Kerala

Ernakulam

CC/10/76

HIGHTECH SERVICES - Complainant(s)

Versus

DTDC COURIER AND CARGO LTD ALUVA-683101 - Opp.Party(s)

K.L.JOSEPH

31 Aug 2011

ORDER

 
Complaint Case No. CC/10/76
 
1. HIGHTECH SERVICES
REPRESENTED BY MANAGING PARTNER, JIMMY JOSEPH THAIKKATUKARA, ALUVA-683106
Kerala
...........Complainant(s)
Versus
1. DTDC COURIER AND CARGO LTD ALUVA-683101
ALUVA-683101
Kerala
2. DTDC COURIER AND CARGO LTD
REGISTERED OFFICE, DTDC HOUSE, NO.3 VICTORIA ROAD BANGLORE-47
Ernakulam
Kerala
............Opp.Party(s)
 
BEFORE: 
 HONORABLE MR. A.RAJESH PRESIDENT
 HONORABLE MR. PROF:PAUL GOMEZ Member
 HONORABLE MRS. C.K.LEKHAMMA Member
 
PRESENT:
 
ORDER

 O R D E R

Paul Gomez, Member.

          The complainant was induced by the following facts to lodge this complaint.

          The complainant booked 4 cameras of  wheel alignment to be delivered to M/s. Precision Testing Machines Pvt. Ltd., New Delhi.  Unfortunately it  never reached its destination.  When the consignee informed the consignor that they had not received the goods, the complainant made contacts with the officers of the opposite party at Aluva and Delhi.  Nothing turned out positively except a reply at long last that there was no records regarding the transaction since the matter was of 9 months old.  This has indeed animated the complainant to come up with this complaint urging the forum to interfere to ask the opposite party to pay the price, compensation and cost.

          2. Opposite party filed version where it has been conceded the fact of consignment.  But they contend that the value of goods was not declared.  In that event, the complainant is entitled to receive only $100 as per terms and conditions of the transaction.  If the goods were costing more than 50,000/-, the opposite party would have levied extra charge towards risk and would have compelled the complainant to insure the goods.  Hence, the complainant is entitled for a compensation of Rs. 100 only. 

          3. Complainant was examined as PW1.  Exts. A 1 to A10 marked on his side.  Opposite party filed version.  Argument notes were filed on both sides.  The learned counsel appearing for parties were heard.

          4. The short points for determination are:

          (i) Whether the goods consigned were delivered to the consignee?

          (ii) What are the value of the goods?

          (iii) What are the reliefs, if any

          5. Points Nos.  i,ii and iii. The consignment of goods is admitted by the opposite party.  Ext. A1 stand testimony for booking of consignment.  Whether the goods have been delivered or not is the most important issue.  The opposite party claims that the goods have been delivered as peer their records.  They have made this claim in Para 5 and Para 7 of their version.  But the complainant disputes this claim.  By Ext. A4 and A5 letters complainant has informed the opposite party that the goods have not been delivered.  It was in the Ext. A6 E-mail they disclosed that no records were available in their office regarding delivery of the consignment since it  was of 9 months old.  It is evident from Ext. A2 and A 3 that the complainant had been in contact with the opposite party over the matter, but no reply was forth coming from  opposite party’s side.  Therefore it is their pigeon to prove before the Forum that the consigned goods have been duly delivered to the consignee at Delhi because they claim in the version that they have delivered the goods.  Since this burden has not been discharged by them, the needle of suspicion swings against them to show that they have failed to deliver the goods.

:: ENTRIES SUPPLIED ::
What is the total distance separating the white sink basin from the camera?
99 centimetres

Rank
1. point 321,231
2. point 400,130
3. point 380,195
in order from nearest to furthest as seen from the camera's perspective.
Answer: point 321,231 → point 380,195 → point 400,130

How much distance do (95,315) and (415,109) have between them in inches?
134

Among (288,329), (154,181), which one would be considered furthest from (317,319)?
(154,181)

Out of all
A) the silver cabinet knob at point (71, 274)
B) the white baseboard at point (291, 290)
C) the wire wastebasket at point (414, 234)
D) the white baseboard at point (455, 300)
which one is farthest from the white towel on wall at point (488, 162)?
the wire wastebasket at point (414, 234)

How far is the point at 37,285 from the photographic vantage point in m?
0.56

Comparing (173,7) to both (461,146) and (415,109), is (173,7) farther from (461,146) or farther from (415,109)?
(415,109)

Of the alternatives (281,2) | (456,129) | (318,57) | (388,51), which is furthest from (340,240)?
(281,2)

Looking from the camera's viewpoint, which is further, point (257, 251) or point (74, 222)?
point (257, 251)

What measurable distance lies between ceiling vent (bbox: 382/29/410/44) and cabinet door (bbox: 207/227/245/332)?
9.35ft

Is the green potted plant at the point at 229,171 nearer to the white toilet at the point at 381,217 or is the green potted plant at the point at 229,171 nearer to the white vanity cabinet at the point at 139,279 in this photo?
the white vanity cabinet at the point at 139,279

:: GIVEN TASK ::
In the consumer complaint order, rewrite the passage between "The complainant booked" and "compensation and cost.", inclusive, swapping "cameras" for "units".

:: PROBLEM SOLUTION ::
The complainant booked 4 units of  wheel alignment to be delivered to M/s. Precision Testing Machines Pvt. Ltd., New Delhi.  Unfortunately it  never reached its destination.  When the consignee informed the consignor that they had not received the goods, the complainant made contacts with the officers of the opposite party at Aluva and Delhi.  Nothing turned out positively except a reply at long last that there was no records regarding the transaction since the matter was of 9 months old.  This has indeed animated the complainant to come up with this complaint urging the forum to interfere to ask the opposite party to pay the price, compensation and cost.